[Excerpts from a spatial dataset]
** Begin **
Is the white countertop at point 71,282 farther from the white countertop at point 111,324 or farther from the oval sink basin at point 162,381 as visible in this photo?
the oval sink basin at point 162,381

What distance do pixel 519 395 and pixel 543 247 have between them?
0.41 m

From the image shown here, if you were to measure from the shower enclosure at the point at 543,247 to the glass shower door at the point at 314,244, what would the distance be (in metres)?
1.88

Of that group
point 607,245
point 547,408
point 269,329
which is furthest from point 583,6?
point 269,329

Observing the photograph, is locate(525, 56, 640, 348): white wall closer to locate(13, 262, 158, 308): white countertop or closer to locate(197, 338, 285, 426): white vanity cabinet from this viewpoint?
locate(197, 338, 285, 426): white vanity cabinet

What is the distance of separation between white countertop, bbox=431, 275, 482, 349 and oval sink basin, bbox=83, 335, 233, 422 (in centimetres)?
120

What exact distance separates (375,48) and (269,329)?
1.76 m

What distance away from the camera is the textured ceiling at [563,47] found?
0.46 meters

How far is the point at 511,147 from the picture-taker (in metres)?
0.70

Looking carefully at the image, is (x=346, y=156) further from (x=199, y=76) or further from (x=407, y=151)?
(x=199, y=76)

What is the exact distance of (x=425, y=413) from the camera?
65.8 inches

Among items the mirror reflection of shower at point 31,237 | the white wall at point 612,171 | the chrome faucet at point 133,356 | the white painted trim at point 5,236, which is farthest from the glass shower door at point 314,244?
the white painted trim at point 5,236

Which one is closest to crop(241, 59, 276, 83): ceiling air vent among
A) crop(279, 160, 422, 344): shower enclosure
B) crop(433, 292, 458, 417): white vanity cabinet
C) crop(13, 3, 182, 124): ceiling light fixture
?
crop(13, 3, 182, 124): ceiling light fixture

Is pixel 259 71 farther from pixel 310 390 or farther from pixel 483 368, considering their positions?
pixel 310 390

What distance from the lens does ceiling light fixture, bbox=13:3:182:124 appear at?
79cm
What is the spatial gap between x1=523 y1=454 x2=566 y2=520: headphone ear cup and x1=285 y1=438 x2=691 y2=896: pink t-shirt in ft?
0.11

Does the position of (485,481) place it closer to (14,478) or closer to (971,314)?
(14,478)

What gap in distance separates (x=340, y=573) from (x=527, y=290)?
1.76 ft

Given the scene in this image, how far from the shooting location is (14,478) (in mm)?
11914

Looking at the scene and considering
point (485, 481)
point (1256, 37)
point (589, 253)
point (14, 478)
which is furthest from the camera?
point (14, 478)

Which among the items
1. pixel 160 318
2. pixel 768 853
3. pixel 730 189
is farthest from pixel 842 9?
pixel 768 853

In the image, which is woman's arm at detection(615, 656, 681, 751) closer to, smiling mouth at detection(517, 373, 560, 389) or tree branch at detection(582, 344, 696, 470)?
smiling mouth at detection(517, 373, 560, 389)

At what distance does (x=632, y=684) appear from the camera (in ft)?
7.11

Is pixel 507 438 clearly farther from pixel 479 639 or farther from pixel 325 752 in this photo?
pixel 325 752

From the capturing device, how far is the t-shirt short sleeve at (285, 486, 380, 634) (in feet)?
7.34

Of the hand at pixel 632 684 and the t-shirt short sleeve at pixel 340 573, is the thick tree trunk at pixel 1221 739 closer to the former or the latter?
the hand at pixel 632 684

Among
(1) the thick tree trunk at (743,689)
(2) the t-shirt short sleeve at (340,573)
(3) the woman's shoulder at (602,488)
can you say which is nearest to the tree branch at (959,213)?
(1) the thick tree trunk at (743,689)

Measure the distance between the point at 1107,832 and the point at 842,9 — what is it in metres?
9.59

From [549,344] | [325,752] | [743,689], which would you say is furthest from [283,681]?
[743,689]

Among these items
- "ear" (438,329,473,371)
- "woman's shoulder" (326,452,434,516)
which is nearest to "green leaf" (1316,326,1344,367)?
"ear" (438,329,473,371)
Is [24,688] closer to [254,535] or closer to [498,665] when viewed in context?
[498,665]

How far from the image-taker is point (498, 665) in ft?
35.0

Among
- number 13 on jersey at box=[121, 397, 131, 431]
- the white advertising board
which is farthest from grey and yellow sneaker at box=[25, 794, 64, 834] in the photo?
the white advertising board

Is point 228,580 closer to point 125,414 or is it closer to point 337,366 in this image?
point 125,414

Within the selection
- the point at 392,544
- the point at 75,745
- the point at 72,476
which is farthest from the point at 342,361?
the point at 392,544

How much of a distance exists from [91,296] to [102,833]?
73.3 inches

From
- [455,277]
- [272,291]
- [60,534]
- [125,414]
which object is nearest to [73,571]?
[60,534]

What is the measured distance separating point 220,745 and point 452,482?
** End **
Requirements – Rewrite the data as a two-column CSV with the headers "text" and "answer". Begin at the line that contains "What is the distance" and stop after the line that contains "65.8 inches". Give one row for each text and the answer that follows it, with every value in its own quoted field and any line breaks turned into spaces.

Result of the exercise –
text,answer
"What is the distance of separation between white countertop, bbox=431, 275, 482, 349 and oval sink basin, bbox=83, 335, 233, 422 (in centimetres)?","120"
"What exact distance separates (375,48) and (269,329)?","1.76 m"
"What distance away from the camera is the textured ceiling at [563,47] found?","0.46 meters"
"How far is the point at 511,147 from the picture-taker (in metres)?","0.70"
"Looking carefully at the image, is (x=346, y=156) further from (x=199, y=76) or further from (x=407, y=151)?","(x=199, y=76)"
"What is the exact distance of (x=425, y=413) from the camera?","65.8 inches"